Did GPT-4 Memorize Copyrighted Books? New Study Sparks Legal and Ethical Concerns

OpenAI is once again at the center of controversy as a new academic study reveals its AI models, including GPT-4 and GPT-3.5, may have memorized and reproduced copyrighted content during training.

Researchers from the University of Washington, Stanford University, and the University of Copenhagen unveiled a novel method to detect whether large language models (LLMs) like GPT-4 have internalized specific pieces of text from their training data.

The research results suggest that the models under investigation have retained memory-related content from widely recognised fiction publications and media platforms, such as the New York Times.

The “high-surprisal” words, which are uncommon statistical terms that serve as indicators of memorised information, were assessed by the research team. The research team used text fragment masking techniques to assess the model’s prediction skills before determining which terms were most likely encountered during the training sessions.

This strategy is the specific method by which memorization detection methods work, because models must have previously detected the precise phrasing in order to effectively anticipate unexpected terms.

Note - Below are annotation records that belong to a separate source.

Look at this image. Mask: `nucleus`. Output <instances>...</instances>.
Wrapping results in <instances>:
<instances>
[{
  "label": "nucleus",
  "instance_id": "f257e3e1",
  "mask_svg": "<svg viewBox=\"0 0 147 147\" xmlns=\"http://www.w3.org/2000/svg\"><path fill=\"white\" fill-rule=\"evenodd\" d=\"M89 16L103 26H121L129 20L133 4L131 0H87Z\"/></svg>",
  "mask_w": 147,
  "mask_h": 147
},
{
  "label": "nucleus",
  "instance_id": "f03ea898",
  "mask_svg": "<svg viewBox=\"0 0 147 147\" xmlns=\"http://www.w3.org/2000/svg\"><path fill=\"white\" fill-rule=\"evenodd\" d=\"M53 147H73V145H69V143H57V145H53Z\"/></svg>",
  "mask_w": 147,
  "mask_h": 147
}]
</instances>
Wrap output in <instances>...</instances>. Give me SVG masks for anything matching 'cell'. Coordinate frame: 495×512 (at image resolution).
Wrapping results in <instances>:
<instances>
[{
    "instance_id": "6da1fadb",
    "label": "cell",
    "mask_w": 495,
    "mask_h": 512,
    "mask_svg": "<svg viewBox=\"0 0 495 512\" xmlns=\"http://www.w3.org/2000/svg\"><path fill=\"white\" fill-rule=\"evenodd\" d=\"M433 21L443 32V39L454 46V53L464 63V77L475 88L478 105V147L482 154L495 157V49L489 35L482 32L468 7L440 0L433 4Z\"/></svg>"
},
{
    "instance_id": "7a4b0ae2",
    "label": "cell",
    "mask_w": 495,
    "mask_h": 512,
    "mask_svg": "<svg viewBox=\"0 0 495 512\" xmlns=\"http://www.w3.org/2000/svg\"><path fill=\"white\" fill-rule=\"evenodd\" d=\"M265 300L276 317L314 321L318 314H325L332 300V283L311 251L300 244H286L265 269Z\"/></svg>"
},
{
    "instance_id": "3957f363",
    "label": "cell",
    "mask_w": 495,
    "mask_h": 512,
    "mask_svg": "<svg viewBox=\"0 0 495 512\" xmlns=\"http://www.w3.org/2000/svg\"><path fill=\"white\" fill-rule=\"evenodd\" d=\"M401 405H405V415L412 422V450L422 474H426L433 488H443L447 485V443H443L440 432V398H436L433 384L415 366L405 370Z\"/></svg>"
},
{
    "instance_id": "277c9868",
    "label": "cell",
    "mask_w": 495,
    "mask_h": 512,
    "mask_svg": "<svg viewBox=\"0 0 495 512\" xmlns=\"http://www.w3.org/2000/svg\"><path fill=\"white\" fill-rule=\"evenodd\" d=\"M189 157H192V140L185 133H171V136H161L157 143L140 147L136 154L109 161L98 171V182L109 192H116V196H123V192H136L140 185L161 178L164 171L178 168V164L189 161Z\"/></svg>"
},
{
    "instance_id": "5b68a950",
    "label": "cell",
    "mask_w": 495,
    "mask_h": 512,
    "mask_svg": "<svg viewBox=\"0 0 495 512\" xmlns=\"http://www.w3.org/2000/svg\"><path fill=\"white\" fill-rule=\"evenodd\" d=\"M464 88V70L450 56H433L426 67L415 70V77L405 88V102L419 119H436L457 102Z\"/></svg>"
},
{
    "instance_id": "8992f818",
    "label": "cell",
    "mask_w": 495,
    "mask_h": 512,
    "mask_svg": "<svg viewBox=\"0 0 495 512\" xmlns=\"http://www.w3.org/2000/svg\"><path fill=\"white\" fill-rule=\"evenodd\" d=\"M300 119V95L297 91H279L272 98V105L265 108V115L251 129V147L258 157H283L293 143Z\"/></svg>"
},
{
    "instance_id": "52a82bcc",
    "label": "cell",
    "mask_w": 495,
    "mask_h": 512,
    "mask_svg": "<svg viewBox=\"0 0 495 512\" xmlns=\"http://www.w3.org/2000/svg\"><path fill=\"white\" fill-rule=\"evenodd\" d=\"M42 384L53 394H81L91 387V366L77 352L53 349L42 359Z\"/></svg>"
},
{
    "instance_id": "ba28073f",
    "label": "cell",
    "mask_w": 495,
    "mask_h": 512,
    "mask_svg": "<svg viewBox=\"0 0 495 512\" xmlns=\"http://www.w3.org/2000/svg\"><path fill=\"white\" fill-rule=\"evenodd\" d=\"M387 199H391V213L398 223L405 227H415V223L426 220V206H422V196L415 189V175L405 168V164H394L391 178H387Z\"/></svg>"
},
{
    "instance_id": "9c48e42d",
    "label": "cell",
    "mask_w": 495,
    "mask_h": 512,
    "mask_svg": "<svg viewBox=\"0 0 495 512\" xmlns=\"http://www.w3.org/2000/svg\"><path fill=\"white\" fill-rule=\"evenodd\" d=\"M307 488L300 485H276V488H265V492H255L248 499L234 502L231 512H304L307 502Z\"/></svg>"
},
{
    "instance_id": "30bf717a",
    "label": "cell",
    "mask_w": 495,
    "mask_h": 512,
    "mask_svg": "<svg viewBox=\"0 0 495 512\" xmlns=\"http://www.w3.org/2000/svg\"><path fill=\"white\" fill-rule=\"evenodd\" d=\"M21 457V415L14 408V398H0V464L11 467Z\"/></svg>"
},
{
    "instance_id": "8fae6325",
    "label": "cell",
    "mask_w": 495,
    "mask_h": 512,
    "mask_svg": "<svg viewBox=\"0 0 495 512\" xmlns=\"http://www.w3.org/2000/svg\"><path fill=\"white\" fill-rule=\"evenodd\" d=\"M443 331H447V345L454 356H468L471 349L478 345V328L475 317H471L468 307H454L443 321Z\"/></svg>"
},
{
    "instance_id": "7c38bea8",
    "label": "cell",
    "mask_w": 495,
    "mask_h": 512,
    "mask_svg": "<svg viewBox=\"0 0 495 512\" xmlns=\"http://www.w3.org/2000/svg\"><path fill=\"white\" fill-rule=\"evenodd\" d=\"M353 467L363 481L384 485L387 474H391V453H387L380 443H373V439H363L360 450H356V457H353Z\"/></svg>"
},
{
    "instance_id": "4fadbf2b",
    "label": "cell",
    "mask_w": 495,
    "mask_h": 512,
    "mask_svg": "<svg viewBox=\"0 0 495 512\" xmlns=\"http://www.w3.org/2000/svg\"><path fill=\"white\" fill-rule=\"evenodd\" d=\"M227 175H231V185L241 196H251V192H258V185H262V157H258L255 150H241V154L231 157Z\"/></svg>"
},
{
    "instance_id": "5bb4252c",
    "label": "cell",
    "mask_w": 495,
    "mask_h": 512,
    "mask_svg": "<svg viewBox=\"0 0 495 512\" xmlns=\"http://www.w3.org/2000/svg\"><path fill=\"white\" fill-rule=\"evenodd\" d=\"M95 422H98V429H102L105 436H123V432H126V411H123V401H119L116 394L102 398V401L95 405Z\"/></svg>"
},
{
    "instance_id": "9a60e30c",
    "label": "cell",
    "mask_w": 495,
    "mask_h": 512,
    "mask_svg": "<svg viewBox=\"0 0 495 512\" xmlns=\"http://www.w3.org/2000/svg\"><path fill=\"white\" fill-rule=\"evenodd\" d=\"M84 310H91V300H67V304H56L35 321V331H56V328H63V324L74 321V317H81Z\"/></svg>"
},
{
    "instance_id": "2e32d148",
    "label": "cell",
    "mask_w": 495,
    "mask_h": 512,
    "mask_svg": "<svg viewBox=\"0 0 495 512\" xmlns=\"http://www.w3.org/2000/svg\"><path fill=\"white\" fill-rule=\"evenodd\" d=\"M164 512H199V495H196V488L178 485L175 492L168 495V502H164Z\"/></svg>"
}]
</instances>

The research demonstrated that GPT-4 from OpenAI was able to effectively reconstruct missing high-surprising words, specifically from the copyrighted BookMIA datasets that contained published e-books. GPT-4 exhibited a diminished capacity to recall news content; however, there was evidence that the model was digesting New York Times materials to a certain extent.

“This work highlights the need for deeper transparency in how training data is sourced and handled,” said Abhilasha Ravichander, a University of Washington Ph.D. student and co-author of the study. “We need scientific tools to audit and examine the behavior of these models. Without that, we’re flying blind in terms of trust and accountability.”

Recently, OpenAI has been sued by a number of authors, developers, and content creators for its unauthorised use of intellectual property. OpenAI defends its data processing by asserting that it employs the “fair use” doctrine; however, its detractors dispute that U.S. copyright law explicitly endorses large-scale model training through data mining.

Publishing agreements for content usage have been established by OpenAI, and publishers have the option to opt out of model access. OpenAI continues to advocate for legislative reforms that would grant AI developers greater access to copyrighted content. This posture has sparked significant debate among legal professionals and creative professionals.